Dataset extract:

□ □ □ □ □

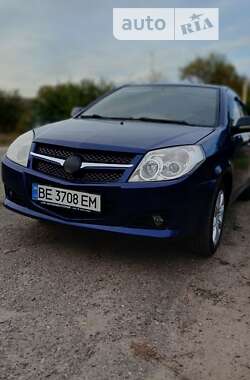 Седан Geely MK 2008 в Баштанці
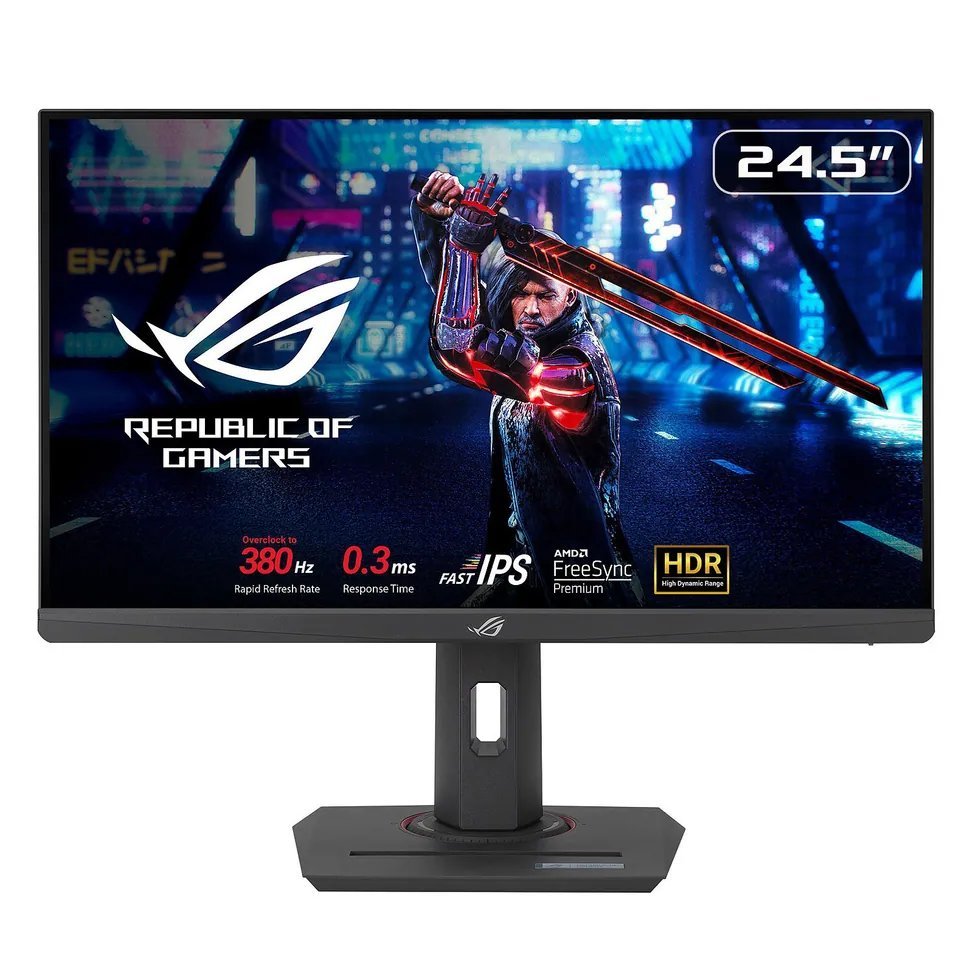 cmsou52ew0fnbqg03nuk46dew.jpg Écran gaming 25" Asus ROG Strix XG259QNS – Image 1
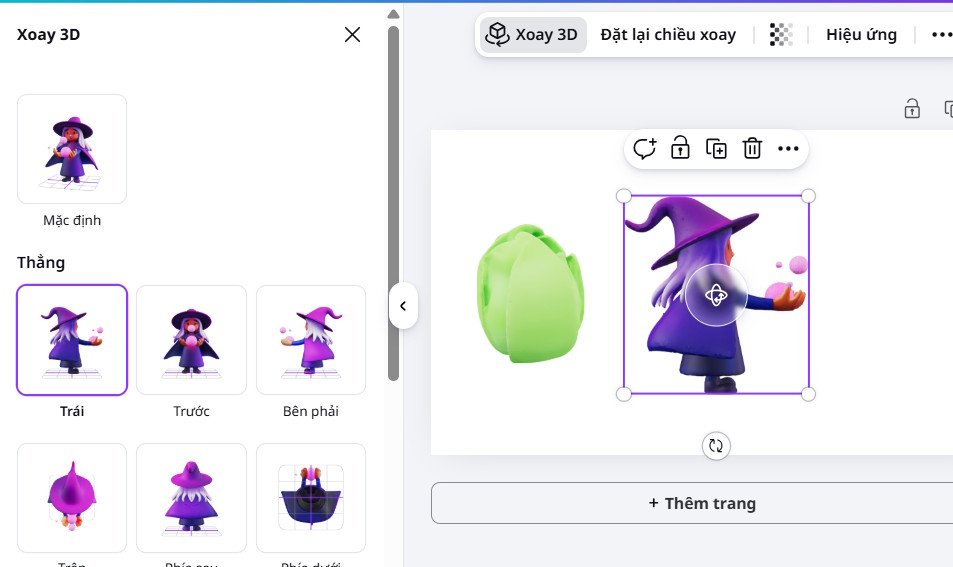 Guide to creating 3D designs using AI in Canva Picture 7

□ □ □ □ □

What is required: The reply should repeat the listing above exactly and contain no pictures.

Your solution:
 Седан Geely MK 2008 в Баштанці
 cmsou52ew0fnbqg03nuk46dew.jpg Écran gaming 25" Asus ROG Strix XG259QNS – Image 1
 Guide to creating 3D designs using AI in Canva Picture 7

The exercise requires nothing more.